Raft — Core Mechanisms
| Item | Description |
Leader Election | One leader handles all client requests. Term numbers increase monotonically. Candidate requests votes; majority wins. |
Log Replication | Leader appends entries to its log, sends AppendEntries RPCs to followers. Entry is committed once replicated to a majority. |
Safety | Leader never overwrites committed entries. At most one leader per term. Election restriction: candidate's log must be at least as up-to-date as voter's. |
Membership Changes | Joint consensus: transition through intermediate configuration that includes both old and new servers. Two-phase approach prevents split-brain. |
Log Compaction | Snapshotting: periodically write entire state to disk, discard old log entries. InstallSnapshot RPC for slow followers. |
Heartbeat Timer | Election timeout randomized (150-300 ms typical). Leader sends heartbeats every `timeout/2` to prevent spurious elections. |
Paxos — The Classic
| Item | Description |
Basic Paxos | Three roles: Proposers, Acceptors, Learners. Two-phase protocol: Prepare/Promise, then Accept/Accepted. Quorum size = majority (2f+1 for f failures). |
Multi-Paxos | Elect distinguished proposer (leader) to skip Prepare phase for most commands. Leader issues Accept directly with monotonically increasing instance IDs. |
Phase 1: Prepare | Proposer picks proposal number `n` higher than any it has used. Sends Prepare(n) to all acceptors. Each acceptor promises to reject proposals < n. |
Phase 2: Accept | If proposer receives promises from majority, sends Accept(n, value).

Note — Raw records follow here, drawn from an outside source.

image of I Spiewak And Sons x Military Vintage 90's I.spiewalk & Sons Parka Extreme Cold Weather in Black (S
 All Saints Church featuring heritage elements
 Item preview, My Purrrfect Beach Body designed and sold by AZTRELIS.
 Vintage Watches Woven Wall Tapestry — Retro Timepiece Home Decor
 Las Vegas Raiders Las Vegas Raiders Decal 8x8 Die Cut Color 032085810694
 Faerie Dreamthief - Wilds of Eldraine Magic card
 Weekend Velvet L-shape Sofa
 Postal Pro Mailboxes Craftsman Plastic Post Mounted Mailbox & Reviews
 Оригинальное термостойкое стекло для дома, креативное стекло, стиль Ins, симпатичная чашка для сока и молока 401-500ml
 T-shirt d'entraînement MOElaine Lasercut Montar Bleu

Value is either its own or the highest-numbered value from Promise replies. |
Liveness vs Safety | Paxos guarantees safety (no two values chosen for same instance) even with failures. Liveness requires distinguished leader to prevent dueling proposers. |
Practical Variants | Cheap Paxos (fewer acceptors), Fast Paxos (bypass leader for uncontended writes), EPaxos (leaderless, low-latency across WAN). |
Consensus Algorithm Comparison
| Algorithm | Fault Model | Leader? | Performance | Complexity | Use Cases |
| Raft | Crash-fault | Yes — strong | High throughput | Moderate | etcd, Consul, TiKV, CockroachDB |
| Multi-Paxos | Crash-fault | Yes — weak | High throughput | High | Chubby, Spanner, Google File System |
| Basic Paxos | Crash-fault | No | Low (2 rounds) | High | Theoretical foundation, teaching |
| PBFT | Byzantine (f < n/3) | Rotating | Moderate (3 phases) | Very High | Hyperledger Fabric, Zyzzyva |
| Viewstamped Replication | Crash-fault | Yes | Moderate | Moderate | NuoDB, academic systems |
| EPaxos | Crash-fault | No (leaderless) | Low latency WAN | High | Geo-distributed databases |
Byzantine Fault Tolerance
| Item | Description |
PBFT (Practical BFT) | Tolerates up to f < n/3 Byzantine nodes. Three phases per request: Pre-Prepare, Prepare, Commit. Each requires 2f+1 matching messages. |
View Change | If primary is suspected faulty, replicas initiate view change. New primary = v+1 mod n. Must carry over prepared requests to new view. |
Tendermint / HotStuff | Modern BFT: leaders propose blocks, validators vote. Pipelined consensus for high throughput. Used by Cosmos blockchain and Facebook's Libra/Diem. |
Blockchain Consensus | Nakamoto consensus (PoW): probabilistic finality, open membership. PoS (Ethereum 2.0): validators stake, slashing conditions for safety. |
BFT Limitations | 3x replication minimum. All-to-all communication O(n²) per round. Latency-sensitive — single slow node delays the whole system. |
Asynchronous BFT | FLP impossibility: deterministic consensus impossible with even one faulty node in async model. Practical systems use partial synchrony (eventual message delivery). |
Pro Tip: Raft was designed for understandability — if you're learning consensus from scratch, start there. Paxos is the theoretical foundation, Raft is the practical implementation.